Saved data entries:
*** Begin section ***

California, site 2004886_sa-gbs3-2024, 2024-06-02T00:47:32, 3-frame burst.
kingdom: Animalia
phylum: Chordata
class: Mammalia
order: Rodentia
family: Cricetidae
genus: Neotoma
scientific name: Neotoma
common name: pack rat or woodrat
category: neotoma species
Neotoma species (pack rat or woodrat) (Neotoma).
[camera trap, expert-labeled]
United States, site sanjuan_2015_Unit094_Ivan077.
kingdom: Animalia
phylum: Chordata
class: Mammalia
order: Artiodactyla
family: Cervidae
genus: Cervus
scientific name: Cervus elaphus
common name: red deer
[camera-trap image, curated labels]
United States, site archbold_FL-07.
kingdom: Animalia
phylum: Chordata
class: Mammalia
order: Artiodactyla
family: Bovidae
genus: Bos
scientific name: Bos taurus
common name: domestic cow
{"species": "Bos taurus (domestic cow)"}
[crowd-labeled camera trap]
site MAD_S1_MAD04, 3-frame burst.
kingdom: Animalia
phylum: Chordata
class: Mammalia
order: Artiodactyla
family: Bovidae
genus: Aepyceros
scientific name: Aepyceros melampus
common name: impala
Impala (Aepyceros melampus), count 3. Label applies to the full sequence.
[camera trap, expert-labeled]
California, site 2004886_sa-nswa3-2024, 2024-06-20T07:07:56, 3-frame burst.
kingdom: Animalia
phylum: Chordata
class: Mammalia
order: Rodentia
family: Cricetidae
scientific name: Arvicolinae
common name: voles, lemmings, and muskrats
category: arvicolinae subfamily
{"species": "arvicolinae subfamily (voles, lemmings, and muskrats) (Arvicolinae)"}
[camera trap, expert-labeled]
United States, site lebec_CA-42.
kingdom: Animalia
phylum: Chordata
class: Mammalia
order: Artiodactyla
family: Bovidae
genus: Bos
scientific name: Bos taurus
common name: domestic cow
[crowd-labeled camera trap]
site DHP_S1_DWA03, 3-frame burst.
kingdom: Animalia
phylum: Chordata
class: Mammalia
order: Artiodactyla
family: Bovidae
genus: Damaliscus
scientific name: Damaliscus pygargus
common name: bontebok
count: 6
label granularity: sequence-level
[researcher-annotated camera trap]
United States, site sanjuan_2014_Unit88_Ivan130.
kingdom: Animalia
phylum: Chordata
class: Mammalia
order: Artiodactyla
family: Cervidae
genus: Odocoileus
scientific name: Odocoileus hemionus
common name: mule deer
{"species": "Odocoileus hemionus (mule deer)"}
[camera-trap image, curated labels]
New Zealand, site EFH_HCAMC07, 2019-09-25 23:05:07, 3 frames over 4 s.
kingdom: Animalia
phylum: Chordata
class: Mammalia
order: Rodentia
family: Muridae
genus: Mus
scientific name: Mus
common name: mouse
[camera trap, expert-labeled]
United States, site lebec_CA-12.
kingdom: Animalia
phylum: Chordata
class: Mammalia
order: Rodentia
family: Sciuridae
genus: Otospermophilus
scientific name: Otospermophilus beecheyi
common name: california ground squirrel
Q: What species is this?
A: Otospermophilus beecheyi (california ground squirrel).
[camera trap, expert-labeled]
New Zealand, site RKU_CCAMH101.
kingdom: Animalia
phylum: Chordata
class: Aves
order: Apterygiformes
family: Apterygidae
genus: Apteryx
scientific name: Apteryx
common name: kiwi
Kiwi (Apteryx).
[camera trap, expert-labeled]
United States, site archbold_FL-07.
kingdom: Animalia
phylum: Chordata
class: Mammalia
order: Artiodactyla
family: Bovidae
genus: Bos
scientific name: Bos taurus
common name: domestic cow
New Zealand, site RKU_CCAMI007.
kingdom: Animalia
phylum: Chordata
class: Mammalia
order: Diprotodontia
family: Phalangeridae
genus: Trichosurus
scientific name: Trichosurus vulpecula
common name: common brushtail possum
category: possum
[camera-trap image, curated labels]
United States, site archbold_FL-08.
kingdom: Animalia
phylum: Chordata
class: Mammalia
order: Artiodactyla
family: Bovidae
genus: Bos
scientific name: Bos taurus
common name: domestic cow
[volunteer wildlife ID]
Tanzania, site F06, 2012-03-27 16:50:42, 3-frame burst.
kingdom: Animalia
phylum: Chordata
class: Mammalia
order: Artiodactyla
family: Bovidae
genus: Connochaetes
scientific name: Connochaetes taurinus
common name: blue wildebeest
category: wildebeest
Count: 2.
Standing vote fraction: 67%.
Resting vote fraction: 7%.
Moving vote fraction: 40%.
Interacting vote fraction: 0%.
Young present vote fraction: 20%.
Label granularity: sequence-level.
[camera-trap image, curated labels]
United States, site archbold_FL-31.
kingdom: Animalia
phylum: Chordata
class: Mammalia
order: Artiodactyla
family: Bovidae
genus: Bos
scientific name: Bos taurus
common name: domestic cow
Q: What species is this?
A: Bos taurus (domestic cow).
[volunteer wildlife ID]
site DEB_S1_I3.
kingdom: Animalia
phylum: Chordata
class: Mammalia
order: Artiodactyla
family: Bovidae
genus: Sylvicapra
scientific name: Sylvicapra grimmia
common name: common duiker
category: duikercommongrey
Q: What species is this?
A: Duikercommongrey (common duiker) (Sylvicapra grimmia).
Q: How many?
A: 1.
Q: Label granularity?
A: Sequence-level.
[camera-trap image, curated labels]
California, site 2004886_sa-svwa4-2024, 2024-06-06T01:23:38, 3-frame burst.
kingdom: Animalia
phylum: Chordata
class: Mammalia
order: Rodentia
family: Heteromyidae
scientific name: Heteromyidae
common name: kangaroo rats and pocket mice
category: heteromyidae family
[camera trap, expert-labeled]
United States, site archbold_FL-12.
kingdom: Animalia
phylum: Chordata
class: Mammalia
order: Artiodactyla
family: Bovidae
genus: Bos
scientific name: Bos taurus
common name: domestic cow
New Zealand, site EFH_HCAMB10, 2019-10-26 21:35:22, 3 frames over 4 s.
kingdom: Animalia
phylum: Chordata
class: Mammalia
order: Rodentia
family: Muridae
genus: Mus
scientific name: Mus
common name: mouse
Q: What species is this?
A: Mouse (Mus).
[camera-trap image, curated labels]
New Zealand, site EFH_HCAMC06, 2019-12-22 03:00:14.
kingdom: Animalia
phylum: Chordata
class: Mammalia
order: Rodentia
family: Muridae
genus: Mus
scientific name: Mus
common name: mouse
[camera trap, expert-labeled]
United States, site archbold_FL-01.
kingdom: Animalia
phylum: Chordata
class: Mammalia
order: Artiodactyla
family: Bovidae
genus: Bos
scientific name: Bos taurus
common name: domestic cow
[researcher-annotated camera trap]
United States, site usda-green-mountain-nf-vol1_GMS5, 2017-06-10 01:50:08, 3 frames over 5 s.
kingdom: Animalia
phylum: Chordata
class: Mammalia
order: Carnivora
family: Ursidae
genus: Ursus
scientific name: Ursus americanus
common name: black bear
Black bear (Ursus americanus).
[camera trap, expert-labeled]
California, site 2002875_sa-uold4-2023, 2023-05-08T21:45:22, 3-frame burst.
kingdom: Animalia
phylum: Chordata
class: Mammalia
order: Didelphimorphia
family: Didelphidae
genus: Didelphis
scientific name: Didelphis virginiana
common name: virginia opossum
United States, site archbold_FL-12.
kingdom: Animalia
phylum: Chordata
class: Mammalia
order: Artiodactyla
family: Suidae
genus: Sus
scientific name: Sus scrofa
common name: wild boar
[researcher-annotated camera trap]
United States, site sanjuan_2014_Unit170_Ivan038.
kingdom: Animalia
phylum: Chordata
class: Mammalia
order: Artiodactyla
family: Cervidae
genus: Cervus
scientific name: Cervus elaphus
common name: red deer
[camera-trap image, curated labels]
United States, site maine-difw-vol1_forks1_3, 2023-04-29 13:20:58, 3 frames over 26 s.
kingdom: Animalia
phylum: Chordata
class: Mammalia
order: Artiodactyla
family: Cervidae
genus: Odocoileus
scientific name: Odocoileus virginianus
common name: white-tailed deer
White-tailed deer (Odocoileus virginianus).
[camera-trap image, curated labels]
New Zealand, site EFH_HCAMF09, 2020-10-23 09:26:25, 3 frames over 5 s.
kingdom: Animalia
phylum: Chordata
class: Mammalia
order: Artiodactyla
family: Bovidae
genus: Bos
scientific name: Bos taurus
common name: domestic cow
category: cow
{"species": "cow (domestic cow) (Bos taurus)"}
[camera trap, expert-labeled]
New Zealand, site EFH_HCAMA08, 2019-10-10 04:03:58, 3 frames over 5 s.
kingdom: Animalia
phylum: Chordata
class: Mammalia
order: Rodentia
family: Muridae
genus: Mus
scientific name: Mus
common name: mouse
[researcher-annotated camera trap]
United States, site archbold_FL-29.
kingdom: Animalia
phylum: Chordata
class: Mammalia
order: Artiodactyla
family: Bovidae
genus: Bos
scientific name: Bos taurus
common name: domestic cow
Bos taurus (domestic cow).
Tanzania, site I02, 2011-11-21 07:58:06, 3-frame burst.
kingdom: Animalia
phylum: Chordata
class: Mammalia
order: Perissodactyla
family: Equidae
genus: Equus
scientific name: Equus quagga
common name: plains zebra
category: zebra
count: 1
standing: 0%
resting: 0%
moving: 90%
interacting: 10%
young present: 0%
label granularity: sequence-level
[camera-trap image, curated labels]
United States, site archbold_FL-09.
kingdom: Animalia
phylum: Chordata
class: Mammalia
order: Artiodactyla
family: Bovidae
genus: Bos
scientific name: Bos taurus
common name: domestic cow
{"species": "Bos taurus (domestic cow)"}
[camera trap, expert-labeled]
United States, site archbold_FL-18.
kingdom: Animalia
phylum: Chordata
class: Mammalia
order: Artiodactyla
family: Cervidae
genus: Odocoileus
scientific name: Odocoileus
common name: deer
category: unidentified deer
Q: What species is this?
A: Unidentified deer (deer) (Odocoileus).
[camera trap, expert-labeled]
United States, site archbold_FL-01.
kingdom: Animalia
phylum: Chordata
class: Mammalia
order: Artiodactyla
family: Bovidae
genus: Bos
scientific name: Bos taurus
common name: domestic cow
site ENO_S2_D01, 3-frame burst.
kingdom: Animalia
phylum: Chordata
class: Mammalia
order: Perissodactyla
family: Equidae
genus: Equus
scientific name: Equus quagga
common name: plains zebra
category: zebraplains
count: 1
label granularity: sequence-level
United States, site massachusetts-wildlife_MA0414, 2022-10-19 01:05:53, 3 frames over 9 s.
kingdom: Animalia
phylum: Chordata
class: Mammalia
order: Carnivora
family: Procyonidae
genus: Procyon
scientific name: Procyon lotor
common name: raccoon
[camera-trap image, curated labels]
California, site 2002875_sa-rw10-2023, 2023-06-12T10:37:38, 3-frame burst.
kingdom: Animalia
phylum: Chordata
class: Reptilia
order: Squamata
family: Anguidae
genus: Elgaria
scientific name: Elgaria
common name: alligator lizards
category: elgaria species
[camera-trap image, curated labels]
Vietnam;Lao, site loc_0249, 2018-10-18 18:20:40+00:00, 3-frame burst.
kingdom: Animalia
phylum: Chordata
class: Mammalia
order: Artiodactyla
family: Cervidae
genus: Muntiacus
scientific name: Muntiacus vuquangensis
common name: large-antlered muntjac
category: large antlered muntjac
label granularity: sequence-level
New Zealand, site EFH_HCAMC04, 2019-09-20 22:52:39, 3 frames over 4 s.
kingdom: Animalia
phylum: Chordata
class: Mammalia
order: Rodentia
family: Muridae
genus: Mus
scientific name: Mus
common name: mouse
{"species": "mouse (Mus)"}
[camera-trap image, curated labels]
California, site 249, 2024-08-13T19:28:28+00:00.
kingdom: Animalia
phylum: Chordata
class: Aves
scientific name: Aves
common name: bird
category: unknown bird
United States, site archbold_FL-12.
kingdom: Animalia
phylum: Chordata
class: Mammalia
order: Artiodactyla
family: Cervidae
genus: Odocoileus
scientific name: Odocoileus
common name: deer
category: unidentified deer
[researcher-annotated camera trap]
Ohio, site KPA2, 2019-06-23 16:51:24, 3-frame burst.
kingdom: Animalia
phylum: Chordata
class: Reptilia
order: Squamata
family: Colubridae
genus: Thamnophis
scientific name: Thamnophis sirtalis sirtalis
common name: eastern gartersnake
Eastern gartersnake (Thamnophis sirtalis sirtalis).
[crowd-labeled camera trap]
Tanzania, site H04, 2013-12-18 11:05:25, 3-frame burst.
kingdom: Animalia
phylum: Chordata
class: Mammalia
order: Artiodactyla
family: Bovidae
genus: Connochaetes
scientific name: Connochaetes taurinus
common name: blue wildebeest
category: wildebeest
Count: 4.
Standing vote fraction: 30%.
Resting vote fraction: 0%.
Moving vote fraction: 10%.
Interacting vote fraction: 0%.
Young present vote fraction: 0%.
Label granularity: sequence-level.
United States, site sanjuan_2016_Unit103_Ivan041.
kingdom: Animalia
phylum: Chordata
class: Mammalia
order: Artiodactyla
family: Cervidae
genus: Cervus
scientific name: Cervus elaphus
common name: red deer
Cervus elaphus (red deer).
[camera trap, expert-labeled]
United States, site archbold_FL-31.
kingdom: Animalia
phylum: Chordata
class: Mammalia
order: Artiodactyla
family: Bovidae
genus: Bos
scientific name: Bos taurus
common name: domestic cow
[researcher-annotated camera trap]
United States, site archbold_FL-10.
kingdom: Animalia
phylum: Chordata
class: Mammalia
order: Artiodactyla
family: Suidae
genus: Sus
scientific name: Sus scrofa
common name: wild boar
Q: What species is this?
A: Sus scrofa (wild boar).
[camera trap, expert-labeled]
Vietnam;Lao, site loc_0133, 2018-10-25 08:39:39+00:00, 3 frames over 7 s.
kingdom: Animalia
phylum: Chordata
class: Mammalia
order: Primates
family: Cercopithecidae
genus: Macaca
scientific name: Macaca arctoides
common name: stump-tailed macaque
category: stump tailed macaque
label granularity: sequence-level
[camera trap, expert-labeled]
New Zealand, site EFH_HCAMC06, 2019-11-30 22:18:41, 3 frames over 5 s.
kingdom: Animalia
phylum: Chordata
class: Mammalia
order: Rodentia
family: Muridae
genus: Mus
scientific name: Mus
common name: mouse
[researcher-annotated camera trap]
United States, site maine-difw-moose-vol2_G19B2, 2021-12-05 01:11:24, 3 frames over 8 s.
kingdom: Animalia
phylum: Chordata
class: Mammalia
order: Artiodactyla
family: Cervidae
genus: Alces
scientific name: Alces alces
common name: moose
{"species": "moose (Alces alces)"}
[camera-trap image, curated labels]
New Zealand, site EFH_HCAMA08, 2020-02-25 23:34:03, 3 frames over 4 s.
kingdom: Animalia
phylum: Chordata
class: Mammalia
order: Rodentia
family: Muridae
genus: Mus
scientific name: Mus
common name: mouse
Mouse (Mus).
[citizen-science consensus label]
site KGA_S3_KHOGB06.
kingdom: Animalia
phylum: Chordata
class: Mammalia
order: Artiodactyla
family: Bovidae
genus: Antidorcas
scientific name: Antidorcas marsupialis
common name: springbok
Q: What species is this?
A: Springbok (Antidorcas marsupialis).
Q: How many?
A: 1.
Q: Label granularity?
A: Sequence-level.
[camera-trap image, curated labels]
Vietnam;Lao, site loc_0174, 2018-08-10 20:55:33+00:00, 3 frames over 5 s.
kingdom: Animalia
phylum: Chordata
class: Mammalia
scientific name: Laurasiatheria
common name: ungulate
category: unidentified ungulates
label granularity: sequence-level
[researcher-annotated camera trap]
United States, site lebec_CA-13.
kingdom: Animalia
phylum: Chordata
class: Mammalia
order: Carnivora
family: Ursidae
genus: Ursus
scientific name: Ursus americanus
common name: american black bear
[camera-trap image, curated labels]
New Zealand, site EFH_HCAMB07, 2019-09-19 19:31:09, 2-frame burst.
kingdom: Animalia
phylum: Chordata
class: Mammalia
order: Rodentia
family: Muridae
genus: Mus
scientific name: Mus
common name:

*** End section ***

Work order
Your reply is to repeat, unchanged, the lines above running from the one with "California, site 249, 2024-08-13T19:28:28+00:00." up to and including the one with "A: Sus scrofa (wild boar).".

Answer area
California, site 249, 2024-08-13T19:28:28+00:00.
kingdom: Animalia
phylum: Chordata
class: Aves
scientific name: Aves
common name: bird
category: unknown bird
United States, site archbold_FL-12.
kingdom: Animalia
phylum: Chordata
class: Mammalia
order: Artiodactyla
family: Cervidae
genus: Odocoileus
scientific name: Odocoileus
common name: deer
category: unidentified deer
[researcher-annotated camera trap]
Ohio, site KPA2, 2019-06-23 16:51:24, 3-frame burst.
kingdom: Animalia
phylum: Chordata
class: Reptilia
order: Squamata
family: Colubridae
genus: Thamnophis
scientific name: Thamnophis sirtalis sirtalis
common name: eastern gartersnake
Eastern gartersnake (Thamnophis sirtalis sirtalis).
[crowd-labeled camera trap]
Tanzania, site H04, 2013-12-18 11:05:25, 3-frame burst.
kingdom: Animalia
phylum: Chordata
class: Mammalia
order: Artiodactyla
family: Bovidae
genus: Connochaetes
scientific name: Connochaetes taurinus
common name: blue wildebeest
category: wildebeest
Count: 4.
Standing vote fraction: 30%.
Resting vote fraction: 0%.
Moving vote fraction: 10%.
Interacting vote fraction: 0%.
Young present vote fraction: 0%.
Label granularity: sequence-level.
United States, site sanjuan_2016_Unit103_Ivan041.
kingdom: Animalia
phylum: Chordata
class: Mammalia
order: Artiodactyla
family: Cervidae
genus: Cervus
scientific name: Cervus elaphus
common name: red deer
Cervus elaphus (red deer).
[camera trap, expert-labeled]
United States, site archbold_FL-31.
kingdom: Animalia
phylum: Chordata
class: Mammalia
order: Artiodactyla
family: Bovidae
genus: Bos
scientific name: Bos taurus
common name: domestic cow
[researcher-annotated camera trap]
United States, site archbold_FL-10.
kingdom: Animalia
phylum: Chordata
class: Mammalia
order: Artiodactyla
family: Suidae
genus: Sus
scientific name: Sus scrofa
common name: wild boar
Q: What species is this?
A: Sus scrofa (wild boar).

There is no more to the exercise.